§ **DATA FOR THE TASK**:
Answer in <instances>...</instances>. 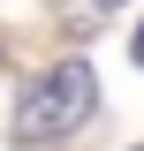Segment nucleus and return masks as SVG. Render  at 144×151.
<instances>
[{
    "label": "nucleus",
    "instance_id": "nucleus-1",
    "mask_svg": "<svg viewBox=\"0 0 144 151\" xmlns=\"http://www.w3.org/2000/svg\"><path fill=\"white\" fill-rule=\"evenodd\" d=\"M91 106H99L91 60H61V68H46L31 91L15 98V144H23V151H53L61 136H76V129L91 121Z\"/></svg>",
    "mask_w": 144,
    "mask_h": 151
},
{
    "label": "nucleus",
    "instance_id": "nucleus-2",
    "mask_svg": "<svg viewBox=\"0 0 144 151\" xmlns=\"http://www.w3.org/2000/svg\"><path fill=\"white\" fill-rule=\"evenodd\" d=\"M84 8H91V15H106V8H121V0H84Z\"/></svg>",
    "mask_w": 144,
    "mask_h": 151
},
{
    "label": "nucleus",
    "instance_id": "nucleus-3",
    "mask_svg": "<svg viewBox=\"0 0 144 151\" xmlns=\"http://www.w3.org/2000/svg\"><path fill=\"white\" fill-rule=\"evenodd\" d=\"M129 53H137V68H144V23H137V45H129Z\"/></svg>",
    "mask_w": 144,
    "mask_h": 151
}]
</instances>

==

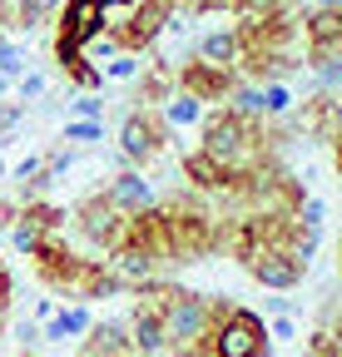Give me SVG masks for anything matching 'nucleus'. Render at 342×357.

--

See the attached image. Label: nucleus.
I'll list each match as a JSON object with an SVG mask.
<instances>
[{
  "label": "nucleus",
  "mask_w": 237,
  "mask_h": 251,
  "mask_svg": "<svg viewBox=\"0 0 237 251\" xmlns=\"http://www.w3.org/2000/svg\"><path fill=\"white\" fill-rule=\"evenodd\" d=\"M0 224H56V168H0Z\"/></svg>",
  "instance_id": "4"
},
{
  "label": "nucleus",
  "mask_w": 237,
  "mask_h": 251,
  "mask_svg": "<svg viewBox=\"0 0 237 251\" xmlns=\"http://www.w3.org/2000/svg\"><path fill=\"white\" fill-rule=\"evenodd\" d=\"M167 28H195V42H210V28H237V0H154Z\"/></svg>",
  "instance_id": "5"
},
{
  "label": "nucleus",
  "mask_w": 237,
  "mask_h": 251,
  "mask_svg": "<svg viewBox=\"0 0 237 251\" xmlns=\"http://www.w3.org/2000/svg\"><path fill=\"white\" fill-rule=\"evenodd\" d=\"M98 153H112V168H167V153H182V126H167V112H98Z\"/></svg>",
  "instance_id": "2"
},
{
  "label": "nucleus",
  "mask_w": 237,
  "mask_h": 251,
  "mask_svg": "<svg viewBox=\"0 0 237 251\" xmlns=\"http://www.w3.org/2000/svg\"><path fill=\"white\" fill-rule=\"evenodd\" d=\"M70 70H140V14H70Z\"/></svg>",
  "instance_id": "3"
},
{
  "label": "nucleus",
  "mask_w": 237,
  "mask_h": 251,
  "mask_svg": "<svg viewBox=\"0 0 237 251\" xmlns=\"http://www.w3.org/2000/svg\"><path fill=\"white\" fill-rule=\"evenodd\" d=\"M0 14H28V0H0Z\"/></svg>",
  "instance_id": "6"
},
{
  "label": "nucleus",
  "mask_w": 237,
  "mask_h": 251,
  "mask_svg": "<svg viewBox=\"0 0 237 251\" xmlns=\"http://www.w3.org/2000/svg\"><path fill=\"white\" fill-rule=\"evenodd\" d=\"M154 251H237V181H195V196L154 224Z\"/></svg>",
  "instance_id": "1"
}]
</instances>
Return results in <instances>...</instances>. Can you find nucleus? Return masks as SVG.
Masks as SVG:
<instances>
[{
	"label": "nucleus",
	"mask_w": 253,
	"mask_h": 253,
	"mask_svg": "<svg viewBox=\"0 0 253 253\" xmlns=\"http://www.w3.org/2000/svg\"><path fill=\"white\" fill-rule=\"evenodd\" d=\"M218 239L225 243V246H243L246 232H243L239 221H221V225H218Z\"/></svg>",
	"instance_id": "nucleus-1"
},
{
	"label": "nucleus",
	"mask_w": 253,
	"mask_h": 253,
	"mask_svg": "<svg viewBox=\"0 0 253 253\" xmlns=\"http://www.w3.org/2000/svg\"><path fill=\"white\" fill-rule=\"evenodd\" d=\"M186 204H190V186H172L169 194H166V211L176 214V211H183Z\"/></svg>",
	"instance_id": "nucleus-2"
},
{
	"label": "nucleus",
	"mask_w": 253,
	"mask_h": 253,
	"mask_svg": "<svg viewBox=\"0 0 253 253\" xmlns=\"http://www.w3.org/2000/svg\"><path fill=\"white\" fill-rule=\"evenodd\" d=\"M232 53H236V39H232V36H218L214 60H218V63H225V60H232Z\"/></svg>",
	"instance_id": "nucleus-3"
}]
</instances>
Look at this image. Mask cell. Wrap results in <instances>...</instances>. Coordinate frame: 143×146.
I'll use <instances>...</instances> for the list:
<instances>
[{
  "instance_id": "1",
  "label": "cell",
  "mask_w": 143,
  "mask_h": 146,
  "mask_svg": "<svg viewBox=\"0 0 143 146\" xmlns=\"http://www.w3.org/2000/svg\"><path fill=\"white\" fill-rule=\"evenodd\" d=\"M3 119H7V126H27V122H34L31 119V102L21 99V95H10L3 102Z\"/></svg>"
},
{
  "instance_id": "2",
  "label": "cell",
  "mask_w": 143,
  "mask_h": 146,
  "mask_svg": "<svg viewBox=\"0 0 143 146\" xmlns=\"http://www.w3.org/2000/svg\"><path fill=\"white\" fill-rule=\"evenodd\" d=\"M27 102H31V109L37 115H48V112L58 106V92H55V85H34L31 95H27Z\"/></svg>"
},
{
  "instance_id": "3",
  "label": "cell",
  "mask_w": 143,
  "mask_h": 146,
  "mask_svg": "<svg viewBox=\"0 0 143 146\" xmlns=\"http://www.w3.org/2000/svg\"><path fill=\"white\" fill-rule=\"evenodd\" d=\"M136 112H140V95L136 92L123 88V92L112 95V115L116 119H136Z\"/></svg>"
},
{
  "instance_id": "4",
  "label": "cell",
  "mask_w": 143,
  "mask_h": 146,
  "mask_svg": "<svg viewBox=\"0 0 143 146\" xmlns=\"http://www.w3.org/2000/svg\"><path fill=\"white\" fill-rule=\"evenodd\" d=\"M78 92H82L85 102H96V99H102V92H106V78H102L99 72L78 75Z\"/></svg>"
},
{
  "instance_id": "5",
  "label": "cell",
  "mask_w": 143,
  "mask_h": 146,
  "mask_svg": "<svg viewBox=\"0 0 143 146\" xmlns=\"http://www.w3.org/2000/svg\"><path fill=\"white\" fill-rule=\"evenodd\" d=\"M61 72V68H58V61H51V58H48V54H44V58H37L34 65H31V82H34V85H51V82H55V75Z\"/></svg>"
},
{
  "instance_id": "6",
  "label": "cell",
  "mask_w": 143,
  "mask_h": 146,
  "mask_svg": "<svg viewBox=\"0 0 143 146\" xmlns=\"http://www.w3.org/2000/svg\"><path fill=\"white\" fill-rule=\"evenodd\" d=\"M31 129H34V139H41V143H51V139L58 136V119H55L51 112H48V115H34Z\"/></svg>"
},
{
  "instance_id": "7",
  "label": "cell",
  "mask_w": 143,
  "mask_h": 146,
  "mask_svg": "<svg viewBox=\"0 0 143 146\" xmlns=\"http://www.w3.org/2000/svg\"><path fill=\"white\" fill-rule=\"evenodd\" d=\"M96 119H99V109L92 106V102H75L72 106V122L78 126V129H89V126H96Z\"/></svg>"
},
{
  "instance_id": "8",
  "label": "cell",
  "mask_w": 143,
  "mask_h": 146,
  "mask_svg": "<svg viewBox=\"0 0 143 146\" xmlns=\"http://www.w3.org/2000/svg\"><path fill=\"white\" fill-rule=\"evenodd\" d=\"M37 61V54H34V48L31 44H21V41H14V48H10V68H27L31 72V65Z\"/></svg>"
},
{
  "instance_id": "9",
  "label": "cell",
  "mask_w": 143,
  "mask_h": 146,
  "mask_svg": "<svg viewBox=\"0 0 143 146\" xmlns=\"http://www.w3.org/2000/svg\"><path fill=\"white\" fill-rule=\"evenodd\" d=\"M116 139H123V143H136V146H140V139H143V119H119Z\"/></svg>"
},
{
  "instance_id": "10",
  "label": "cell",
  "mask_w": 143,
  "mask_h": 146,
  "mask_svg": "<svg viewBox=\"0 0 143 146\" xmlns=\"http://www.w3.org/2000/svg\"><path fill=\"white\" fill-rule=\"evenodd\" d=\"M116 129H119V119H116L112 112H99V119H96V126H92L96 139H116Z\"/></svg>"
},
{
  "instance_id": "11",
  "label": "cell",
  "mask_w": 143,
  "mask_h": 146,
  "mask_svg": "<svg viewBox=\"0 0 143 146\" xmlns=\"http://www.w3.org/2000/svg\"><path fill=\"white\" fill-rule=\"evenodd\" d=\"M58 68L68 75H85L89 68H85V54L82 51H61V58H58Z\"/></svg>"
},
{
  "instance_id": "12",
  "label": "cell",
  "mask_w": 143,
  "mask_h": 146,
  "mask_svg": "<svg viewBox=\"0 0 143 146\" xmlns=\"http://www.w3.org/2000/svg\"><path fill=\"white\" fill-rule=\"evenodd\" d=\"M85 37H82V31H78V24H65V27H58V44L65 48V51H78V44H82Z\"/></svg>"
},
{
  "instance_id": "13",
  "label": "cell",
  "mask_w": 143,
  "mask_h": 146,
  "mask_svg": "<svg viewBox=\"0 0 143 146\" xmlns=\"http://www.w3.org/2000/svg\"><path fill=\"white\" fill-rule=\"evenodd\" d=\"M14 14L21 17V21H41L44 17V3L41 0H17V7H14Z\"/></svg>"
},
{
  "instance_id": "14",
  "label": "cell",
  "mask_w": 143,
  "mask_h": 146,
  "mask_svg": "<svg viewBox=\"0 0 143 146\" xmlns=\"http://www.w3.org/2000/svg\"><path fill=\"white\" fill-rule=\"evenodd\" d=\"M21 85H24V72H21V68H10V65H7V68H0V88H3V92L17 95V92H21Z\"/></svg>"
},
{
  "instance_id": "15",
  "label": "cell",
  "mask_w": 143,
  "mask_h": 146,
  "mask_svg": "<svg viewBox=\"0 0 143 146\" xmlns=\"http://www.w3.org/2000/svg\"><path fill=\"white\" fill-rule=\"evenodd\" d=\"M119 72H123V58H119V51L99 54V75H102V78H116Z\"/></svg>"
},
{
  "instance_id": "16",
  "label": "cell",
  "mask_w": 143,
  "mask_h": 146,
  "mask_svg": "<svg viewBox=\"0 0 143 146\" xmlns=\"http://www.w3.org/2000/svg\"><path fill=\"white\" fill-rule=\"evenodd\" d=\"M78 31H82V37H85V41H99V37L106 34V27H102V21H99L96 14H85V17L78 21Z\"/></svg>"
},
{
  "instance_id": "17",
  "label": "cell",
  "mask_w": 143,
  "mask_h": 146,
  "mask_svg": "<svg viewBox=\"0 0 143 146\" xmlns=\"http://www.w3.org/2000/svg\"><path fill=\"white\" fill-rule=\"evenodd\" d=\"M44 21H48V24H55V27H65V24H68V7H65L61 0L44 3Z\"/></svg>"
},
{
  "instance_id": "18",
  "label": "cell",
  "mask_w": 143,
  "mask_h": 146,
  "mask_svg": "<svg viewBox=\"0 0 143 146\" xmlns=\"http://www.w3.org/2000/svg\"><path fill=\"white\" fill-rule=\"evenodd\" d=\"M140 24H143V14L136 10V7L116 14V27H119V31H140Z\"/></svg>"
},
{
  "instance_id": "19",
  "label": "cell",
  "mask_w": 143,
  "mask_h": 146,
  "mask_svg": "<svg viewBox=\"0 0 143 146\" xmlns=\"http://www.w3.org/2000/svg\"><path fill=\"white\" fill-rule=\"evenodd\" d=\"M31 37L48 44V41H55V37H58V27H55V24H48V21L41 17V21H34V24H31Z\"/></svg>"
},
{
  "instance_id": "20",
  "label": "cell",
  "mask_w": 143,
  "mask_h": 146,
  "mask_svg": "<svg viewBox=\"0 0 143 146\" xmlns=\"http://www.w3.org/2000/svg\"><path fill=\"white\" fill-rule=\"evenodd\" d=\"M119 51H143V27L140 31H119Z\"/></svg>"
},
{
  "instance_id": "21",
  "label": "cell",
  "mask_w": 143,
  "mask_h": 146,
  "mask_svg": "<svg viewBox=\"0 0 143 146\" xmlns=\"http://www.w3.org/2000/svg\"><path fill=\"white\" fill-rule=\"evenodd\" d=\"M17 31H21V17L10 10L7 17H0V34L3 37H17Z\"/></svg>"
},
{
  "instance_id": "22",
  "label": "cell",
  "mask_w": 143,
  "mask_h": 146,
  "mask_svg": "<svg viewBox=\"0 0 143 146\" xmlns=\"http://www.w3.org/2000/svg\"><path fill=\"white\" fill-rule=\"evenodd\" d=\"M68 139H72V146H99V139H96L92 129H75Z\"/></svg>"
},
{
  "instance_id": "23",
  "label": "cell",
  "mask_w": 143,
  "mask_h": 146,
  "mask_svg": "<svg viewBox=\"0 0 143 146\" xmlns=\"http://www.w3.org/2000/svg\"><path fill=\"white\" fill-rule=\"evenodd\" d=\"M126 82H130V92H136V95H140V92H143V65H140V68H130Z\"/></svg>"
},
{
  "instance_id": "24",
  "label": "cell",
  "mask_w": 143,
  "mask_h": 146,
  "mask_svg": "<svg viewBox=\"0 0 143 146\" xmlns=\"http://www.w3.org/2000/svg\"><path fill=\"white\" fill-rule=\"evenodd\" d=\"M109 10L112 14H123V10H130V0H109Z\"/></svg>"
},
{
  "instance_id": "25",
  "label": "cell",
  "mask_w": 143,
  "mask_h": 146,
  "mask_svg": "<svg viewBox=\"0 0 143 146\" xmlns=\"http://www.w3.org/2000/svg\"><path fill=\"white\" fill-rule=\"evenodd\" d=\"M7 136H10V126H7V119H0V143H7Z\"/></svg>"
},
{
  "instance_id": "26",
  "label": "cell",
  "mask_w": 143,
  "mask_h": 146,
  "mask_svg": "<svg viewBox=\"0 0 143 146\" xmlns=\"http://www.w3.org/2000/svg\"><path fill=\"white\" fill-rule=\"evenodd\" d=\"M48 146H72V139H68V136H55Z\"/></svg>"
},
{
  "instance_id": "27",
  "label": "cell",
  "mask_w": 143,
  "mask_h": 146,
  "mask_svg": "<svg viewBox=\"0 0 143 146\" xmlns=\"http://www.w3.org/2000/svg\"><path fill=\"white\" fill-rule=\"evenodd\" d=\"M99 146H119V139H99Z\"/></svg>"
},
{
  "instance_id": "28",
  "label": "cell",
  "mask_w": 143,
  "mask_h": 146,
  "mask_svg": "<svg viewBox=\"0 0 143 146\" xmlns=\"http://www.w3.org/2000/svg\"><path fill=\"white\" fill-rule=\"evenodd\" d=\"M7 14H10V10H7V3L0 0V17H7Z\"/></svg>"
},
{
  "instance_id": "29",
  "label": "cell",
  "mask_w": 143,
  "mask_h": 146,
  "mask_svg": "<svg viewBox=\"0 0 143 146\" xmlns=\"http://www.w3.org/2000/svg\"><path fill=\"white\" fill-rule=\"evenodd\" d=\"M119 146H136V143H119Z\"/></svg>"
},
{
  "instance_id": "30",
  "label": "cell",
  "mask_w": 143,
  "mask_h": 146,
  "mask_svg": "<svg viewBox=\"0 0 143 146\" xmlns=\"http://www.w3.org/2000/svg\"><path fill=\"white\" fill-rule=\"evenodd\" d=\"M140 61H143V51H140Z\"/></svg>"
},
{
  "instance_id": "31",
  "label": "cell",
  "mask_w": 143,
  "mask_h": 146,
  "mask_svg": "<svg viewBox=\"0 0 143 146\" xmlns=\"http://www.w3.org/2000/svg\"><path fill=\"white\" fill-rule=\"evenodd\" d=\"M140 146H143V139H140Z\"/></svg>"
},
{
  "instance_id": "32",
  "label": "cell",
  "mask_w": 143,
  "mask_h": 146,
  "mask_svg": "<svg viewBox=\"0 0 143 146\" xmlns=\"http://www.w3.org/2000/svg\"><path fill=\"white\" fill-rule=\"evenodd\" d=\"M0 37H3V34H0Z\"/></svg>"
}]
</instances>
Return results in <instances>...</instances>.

§ **DESCRIPTION OF THE TASK**:
Show each line of the rows above that contains the string "list", and reproduce every such line in full.

§ **THE OUTPUT**:
I'll list each match as a JSON object with an SVG mask.
I'll use <instances>...</instances> for the list:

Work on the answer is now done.